Reappraising our values in international relations

Source: Drawing by Alexey Iorsh

Source: Drawing by Alexey Iorsh

The fact that that foreign policy is becoming less and less ideology-driven may be regarded as an optimistic sign.

This year has been replete with important, and sometimes historic events, globally and regionally, notably the Arab Spring and the eurozone crisis. New and ever more convincing evidence has shown that a radical transformation of global governance is taking place. The co-ordinates of international relations have been shifting towards development issues central to world politics. At the same time, the kind of transformation that reflects the endgame of processes that began at the turn of the Seventies is gaining pace, whether we look at the Arab world or the crisis of liberal capitalism.

There is no doubt that, along with the positive effects, this shift in international relations has a downside, too. For example, the collapse of established perceptions of values that emerged in the postwar period that were accepted as constants. But the former system of values has continued to exist by inertia among the overwhelming majority of world political elites over the past 20 years. Inertia is perhaps the most accurate reflection of that reality, which was really never anything more than wishful thinking.


One can only wonder how such self-delusion could have survived for so long after the end of the Cold War, which, as has now been brought home to many, marked the end of the old world and a deferred beginning to the new world that has come to be referred to as the “fast-changing” world. As the American pundit Leslie Gelb wrote in Foreign Affairs magazine, many in the West had made a fundamental mistake in assessing the situation at the end of the Cold War.


This is understandable because, like any event on a historic scale, it could not have been prepared for, either intellectually or politically. In effect, not only the geopolitical balance in the world had been upset, but competition between different development models and values had been eliminated, even if temporarily and only at the level of illusions. Lack of competition contributed to a sense of the “end of history” and complacency, which, in turn, engendered self-destructive trends in the domestic and foreign policies of a number of states.
+ + + + + + +
_What is required_
Answer these questions from the article on values in international relations above:
(a) Which two events does it name as notable this year?
(b) Who wrote in Foreign Affairs that many in the West had made a fundamental mistake at the end of the Cold War?
(c) According to the article, what did the lack of competition contribute to?
The records are separate material and have no connection to the article on values in international relations.

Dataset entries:
+ + + + + + +
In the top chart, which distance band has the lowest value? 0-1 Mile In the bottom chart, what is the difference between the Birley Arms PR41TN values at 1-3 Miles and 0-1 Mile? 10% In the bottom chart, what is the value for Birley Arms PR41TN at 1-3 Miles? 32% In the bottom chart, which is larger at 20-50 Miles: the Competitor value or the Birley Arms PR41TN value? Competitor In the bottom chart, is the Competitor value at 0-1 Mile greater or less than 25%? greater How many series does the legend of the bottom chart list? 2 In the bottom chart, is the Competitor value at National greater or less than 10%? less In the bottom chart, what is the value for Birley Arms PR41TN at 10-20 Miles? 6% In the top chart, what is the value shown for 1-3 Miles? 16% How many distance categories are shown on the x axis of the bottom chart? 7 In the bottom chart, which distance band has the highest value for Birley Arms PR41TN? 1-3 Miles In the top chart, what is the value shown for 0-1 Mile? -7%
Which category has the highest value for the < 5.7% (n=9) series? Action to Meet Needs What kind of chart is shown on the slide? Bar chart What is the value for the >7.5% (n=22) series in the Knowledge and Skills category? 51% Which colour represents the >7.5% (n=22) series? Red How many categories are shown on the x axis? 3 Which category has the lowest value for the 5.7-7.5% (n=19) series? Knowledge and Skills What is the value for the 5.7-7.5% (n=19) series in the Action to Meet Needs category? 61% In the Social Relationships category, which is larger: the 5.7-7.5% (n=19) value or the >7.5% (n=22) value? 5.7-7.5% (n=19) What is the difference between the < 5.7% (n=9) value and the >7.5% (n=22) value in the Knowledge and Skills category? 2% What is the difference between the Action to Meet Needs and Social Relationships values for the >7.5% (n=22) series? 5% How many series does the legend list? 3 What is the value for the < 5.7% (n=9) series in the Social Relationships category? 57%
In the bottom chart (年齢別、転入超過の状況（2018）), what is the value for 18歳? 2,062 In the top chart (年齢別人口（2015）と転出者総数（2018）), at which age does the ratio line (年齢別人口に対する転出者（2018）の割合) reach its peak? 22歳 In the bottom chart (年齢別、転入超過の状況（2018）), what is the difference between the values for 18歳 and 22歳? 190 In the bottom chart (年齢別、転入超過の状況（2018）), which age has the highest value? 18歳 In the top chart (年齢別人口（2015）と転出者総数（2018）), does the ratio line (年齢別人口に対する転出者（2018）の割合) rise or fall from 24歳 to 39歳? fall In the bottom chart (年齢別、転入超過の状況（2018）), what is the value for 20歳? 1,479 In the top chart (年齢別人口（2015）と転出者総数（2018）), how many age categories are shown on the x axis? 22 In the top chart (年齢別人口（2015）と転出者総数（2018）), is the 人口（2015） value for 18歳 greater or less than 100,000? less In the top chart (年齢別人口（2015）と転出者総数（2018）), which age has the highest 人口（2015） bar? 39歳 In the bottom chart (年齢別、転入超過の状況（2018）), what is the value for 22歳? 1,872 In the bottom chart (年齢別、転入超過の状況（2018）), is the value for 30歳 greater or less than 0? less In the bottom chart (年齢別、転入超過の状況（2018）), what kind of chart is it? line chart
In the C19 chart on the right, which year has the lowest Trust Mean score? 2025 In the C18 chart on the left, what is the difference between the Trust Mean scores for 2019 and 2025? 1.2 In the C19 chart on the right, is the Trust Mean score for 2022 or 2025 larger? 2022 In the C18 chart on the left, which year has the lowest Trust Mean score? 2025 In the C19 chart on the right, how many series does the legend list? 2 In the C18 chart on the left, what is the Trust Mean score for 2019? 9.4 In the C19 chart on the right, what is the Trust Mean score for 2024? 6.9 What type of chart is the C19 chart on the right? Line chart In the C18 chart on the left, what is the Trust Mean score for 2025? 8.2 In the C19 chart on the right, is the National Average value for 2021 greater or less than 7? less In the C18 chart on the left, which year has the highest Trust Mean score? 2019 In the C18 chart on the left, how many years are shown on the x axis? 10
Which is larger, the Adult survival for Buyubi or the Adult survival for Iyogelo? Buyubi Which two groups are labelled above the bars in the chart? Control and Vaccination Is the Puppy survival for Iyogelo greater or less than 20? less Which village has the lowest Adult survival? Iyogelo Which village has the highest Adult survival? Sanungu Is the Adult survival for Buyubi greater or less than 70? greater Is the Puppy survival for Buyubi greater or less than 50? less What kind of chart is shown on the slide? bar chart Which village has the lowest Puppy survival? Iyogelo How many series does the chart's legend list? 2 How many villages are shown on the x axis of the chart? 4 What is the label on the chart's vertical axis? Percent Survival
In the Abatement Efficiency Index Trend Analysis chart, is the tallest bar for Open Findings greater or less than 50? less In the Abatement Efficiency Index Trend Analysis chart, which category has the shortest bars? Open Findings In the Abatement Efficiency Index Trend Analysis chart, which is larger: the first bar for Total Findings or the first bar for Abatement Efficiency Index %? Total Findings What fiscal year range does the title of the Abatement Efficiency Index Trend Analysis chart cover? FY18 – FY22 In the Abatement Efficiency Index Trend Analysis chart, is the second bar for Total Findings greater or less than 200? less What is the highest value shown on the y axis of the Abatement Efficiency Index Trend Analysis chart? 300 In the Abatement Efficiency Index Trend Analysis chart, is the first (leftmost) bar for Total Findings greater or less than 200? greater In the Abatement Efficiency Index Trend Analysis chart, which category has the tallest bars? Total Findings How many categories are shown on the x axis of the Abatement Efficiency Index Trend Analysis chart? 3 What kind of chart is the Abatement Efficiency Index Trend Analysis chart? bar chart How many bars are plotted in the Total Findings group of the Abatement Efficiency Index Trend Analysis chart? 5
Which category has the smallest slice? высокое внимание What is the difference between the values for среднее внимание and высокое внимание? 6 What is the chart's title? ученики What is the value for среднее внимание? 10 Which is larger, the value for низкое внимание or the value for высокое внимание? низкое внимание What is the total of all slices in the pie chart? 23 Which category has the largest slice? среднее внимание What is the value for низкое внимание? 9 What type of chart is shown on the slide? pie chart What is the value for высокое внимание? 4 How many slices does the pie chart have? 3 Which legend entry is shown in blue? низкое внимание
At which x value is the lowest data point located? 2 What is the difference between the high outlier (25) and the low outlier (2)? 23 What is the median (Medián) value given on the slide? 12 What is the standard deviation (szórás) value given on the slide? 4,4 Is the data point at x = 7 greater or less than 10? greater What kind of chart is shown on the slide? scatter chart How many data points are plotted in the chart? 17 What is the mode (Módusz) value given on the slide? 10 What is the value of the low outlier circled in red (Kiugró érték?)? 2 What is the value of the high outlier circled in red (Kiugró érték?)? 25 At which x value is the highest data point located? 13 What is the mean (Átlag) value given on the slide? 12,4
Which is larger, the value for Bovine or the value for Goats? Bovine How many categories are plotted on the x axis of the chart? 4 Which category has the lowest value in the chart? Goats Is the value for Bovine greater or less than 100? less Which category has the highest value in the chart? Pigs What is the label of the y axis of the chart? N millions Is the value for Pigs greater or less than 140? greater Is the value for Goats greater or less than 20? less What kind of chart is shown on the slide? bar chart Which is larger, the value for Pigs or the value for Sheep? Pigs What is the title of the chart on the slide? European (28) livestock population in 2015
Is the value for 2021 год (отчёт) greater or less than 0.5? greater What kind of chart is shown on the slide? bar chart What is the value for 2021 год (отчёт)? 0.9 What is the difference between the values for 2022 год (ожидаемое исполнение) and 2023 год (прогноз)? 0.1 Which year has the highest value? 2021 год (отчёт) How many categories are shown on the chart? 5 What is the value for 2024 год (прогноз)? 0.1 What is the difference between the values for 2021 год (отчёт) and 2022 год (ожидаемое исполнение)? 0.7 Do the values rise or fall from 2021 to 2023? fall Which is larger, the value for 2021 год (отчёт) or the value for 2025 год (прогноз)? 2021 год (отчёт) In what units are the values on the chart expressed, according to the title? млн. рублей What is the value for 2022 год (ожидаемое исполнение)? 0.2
+ + + + + + +
_Output of the exercise_
(a) The Arab Spring and the eurozone crisis.
(b) The American pundit Leslie Gelb.
(c) A sense of the "end of history" and complacency.